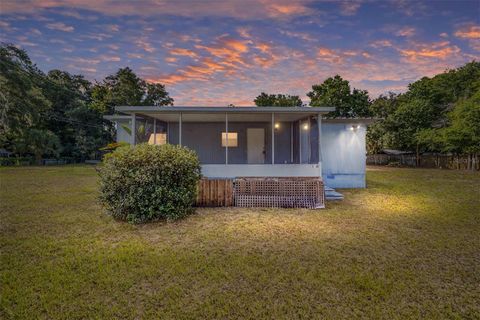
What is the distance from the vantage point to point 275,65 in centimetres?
1445

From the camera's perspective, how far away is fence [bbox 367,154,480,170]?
2097cm

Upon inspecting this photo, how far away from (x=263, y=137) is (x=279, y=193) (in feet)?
18.5

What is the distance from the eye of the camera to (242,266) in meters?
3.53

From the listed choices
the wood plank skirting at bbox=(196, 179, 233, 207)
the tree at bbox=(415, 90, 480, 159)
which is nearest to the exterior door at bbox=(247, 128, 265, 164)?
the wood plank skirting at bbox=(196, 179, 233, 207)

● ● ● ● ● ● ●

Task objective:
Rewrite all of the data above, replacing "distance" with "separation" and changing nothing else. Omit the pictures from your answer.

Solution below:
What is the separation from the vantage point to point 275,65 in centimetres?
1445

From the camera's perspective, how far away is fence [bbox 367,154,480,170]?
2097cm

Upon inspecting this photo, how far away from (x=263, y=137) is (x=279, y=193) (in feet)?
18.5

What is the separation from the eye of the camera to (242,266) in meters?
3.53

From the listed choices
the wood plank skirting at bbox=(196, 179, 233, 207)
the tree at bbox=(415, 90, 480, 159)
which is nearest to the exterior door at bbox=(247, 128, 265, 164)?
the wood plank skirting at bbox=(196, 179, 233, 207)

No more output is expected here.